This comic follows on from the Previous comic which will almost certainly provide context.
You might not wanna be famous, but when you’re level 10, every organization within a mile is watching what you’re doing.
This comic follows on from the Previous comic which will almost certainly provide context.
You might not wanna be famous, but when you’re level 10, every organization within a mile is watching what you’re doing.
Here’s a short little “meanwhile” comic as a bonus, since it’s been a while.
Oh, apologies about my personal website. My hosting is done by a friend with a small server, and… well basically every wordpress site in existence is now under constant effective-DDoS by AI bots trying to scrape all the data. They’re not subtle about it, and just try to download all the pictures simultaneously. My server is too small to handle that load, so just reboots when that happens (it’s usually down for about a minute).
The fact that it’s near constantly down is just a product of how often I’m getting these requests.
This won’t fix it but it might help.
Make sure you have a robots.txt file with a crawl delay set for all agents once every 30 seconds and that you are disallowing most of the WordPress directories such as WP admin, the media directory, etc.
I would also strongly recommend that you use a caching system if you are not using one. It’s a lot more efficient to serve the same image a hundred times to different bots from the ram than loading it off your drive.
Just my personal opinions working in a web hosting environment.
That’ll probably help if it’s i/o issues.
most of these AI scrapers don’t respect robots.txt, so I’m not sure that really helps much, but… we have tried doing all of these things.
Someone on lemmy suggested to create a dummy endpoint that normal people won’t be able to navigate to, and disallow it in robots.txt
Then when somebody crawls it you know they are ignoring robots.txt, and you ip ban them
That’s pretty clever.
I think that these AI scrapers might be smart enough that this doesn’t really work though - at least if I were designing them I’d have them all come from dynamic IPs and not have any of them bother hitting the same target more than once. These things are very dedicated to acquiring content without consent, and if they’re capable of causing problems for (say) Reddit, I’m not sure my little website is going to have much luck deterring them.

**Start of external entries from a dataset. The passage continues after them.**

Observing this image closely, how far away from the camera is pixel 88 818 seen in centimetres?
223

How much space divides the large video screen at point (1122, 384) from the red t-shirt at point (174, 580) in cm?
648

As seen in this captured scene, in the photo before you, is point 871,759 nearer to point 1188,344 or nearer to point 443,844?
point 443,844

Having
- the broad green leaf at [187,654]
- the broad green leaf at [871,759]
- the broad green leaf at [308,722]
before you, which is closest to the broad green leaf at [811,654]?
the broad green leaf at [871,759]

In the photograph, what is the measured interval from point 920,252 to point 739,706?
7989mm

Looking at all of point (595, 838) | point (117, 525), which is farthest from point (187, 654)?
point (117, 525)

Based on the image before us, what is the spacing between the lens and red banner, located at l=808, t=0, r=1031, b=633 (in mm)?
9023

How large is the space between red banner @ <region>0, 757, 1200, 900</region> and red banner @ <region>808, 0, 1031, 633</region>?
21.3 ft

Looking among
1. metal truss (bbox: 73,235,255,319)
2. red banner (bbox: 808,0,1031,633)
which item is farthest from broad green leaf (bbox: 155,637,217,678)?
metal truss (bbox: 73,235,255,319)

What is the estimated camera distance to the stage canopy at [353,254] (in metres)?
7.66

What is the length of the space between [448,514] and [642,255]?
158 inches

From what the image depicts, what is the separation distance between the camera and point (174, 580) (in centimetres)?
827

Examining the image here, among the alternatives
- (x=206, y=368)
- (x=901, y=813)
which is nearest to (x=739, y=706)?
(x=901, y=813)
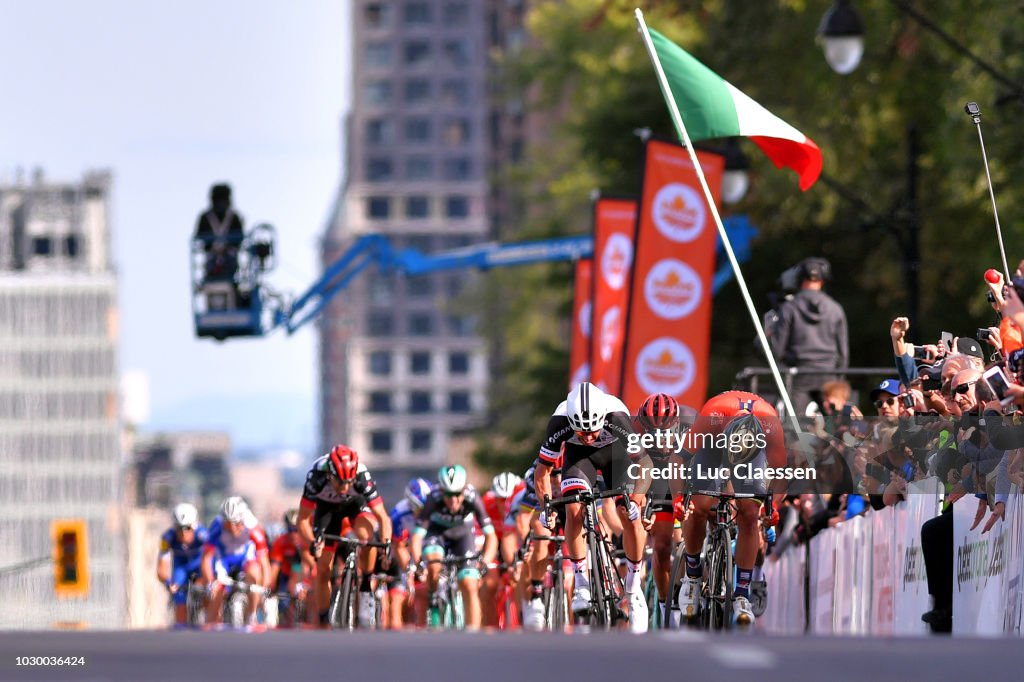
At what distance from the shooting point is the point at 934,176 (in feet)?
126

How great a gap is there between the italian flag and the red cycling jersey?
4921 mm

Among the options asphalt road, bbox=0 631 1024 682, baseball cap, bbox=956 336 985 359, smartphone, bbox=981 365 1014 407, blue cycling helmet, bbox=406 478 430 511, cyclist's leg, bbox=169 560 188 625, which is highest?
baseball cap, bbox=956 336 985 359

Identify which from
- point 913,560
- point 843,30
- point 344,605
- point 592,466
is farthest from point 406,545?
point 913,560

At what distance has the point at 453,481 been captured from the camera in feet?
70.1

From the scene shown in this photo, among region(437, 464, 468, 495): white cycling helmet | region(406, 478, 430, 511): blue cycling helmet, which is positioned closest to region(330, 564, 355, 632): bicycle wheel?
region(437, 464, 468, 495): white cycling helmet

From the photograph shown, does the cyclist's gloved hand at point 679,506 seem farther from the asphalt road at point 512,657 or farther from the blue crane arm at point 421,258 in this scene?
the blue crane arm at point 421,258

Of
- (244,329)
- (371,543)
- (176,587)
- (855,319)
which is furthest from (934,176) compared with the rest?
(371,543)

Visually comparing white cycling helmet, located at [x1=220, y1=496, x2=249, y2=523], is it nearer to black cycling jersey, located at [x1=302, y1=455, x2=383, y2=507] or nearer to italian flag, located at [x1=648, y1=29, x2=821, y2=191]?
black cycling jersey, located at [x1=302, y1=455, x2=383, y2=507]

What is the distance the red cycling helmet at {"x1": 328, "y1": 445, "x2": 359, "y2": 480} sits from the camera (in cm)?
1905

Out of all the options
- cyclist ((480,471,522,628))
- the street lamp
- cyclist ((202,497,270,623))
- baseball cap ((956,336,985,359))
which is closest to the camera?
baseball cap ((956,336,985,359))

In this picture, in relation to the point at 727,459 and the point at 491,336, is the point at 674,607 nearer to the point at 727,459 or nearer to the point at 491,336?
the point at 727,459

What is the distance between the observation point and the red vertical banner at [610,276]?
29.8 m

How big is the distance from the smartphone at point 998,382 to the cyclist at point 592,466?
118 inches

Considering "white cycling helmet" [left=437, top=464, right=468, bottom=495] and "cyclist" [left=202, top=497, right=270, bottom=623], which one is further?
"cyclist" [left=202, top=497, right=270, bottom=623]
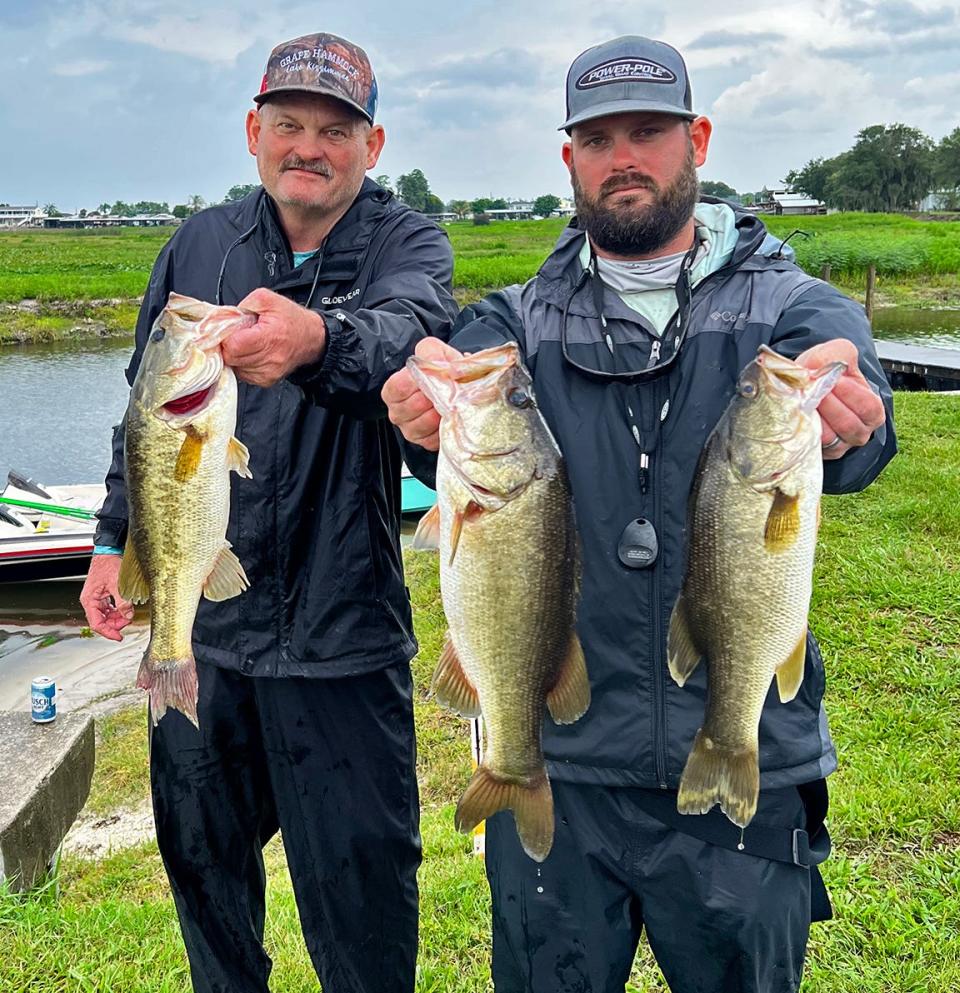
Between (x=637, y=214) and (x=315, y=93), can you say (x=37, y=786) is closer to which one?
(x=315, y=93)

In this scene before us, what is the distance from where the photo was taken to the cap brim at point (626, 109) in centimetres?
265

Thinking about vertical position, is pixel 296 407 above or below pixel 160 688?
above

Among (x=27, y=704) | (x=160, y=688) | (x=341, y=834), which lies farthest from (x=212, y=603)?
(x=27, y=704)

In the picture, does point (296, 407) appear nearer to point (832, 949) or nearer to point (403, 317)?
point (403, 317)

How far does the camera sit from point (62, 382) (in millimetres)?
24500

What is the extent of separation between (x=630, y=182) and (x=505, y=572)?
120cm

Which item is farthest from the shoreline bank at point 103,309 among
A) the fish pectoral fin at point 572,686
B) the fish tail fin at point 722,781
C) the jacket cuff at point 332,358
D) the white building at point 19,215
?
the white building at point 19,215

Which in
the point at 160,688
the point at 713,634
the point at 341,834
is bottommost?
the point at 341,834

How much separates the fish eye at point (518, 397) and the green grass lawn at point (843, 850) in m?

Honestly a better strategy might be to just glaze everything I draw.
I doubt that will help, they can still scrape the site and then wait until whatever version of Glaze was applied is cracked.

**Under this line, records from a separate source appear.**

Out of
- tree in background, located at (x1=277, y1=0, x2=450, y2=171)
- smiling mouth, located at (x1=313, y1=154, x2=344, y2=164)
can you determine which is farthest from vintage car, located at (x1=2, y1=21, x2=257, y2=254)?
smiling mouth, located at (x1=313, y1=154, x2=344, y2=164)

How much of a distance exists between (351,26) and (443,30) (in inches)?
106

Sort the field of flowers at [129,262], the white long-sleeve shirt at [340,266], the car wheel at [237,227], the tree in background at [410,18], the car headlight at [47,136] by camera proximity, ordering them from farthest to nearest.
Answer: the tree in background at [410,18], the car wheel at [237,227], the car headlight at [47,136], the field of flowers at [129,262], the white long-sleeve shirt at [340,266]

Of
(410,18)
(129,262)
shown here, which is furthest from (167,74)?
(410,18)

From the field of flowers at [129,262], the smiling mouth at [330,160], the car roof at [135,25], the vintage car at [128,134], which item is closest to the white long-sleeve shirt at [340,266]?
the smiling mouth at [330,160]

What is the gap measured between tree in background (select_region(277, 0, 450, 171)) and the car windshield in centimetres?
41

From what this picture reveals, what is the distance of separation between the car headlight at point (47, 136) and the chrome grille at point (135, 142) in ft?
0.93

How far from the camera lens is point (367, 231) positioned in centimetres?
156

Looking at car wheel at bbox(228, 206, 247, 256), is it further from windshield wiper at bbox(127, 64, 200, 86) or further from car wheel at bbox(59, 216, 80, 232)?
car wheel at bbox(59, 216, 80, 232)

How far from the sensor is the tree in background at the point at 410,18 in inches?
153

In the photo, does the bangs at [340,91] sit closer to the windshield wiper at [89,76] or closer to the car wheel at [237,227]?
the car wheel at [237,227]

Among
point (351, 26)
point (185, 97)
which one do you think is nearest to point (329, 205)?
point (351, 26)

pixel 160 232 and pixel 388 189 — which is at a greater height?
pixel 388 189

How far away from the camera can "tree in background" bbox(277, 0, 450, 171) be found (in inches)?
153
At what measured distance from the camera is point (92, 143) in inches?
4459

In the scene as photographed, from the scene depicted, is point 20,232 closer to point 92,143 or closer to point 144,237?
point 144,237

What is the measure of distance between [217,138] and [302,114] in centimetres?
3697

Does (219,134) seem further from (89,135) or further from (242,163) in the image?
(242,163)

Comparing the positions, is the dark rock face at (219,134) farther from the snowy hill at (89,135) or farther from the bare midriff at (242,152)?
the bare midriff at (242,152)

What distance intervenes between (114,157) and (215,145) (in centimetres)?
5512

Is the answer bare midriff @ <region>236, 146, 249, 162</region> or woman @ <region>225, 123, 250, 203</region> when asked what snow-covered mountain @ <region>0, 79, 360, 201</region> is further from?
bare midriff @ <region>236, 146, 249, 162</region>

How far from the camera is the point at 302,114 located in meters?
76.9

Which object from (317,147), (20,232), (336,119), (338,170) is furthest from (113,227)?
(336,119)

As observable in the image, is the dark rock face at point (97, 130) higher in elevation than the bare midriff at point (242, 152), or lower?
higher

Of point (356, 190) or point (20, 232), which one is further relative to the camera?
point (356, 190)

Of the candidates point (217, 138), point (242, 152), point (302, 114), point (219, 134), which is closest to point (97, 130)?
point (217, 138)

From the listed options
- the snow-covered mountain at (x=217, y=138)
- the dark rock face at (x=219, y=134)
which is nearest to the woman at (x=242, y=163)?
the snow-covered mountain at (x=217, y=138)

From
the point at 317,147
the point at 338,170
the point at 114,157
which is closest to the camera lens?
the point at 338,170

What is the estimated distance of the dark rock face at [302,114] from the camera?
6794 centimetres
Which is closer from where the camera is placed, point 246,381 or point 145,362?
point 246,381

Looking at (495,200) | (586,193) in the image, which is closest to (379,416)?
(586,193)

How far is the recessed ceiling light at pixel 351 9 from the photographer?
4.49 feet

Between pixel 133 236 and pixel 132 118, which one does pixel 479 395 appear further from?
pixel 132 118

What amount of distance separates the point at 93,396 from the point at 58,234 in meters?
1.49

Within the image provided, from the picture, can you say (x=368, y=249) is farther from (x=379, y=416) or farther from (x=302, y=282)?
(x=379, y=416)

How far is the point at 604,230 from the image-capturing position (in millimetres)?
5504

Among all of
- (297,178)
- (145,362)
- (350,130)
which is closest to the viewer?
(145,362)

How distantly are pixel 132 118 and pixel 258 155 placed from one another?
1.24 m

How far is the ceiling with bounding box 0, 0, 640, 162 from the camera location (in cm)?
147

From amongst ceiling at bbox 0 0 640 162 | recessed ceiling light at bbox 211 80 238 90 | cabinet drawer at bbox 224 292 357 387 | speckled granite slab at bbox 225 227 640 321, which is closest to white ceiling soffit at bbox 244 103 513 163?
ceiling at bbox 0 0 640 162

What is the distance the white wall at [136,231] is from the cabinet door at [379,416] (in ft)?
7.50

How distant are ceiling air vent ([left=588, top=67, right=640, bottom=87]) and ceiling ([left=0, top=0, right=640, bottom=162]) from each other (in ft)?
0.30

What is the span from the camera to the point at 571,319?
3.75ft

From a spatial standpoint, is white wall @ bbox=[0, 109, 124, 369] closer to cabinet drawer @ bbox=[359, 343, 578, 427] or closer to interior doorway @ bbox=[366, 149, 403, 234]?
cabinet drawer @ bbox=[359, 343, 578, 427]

Yeah, you might need some combination of fail2ban for rude AI and cloudflare caching or something.
Whoever their host is, they already appear to have some type of load balancing based on the four IPS. But I would also agree that a free cloudflare account does wonders for most WordPress users. But that’s probably mostly because it filters out a shitload of bots and known bad actors. Just make sure you set up your origin certificates if you use a cloudflare account.
We are already using cloudflare.
Have you also enabled Bot Fight Mode? (There’s a setting to “Block AI bots” that seems useful in your situation)
I shall mention it to my web admin(Edit): Bot fight mode breaks wordpress’ commenting system, which ideally I’d like to preserve.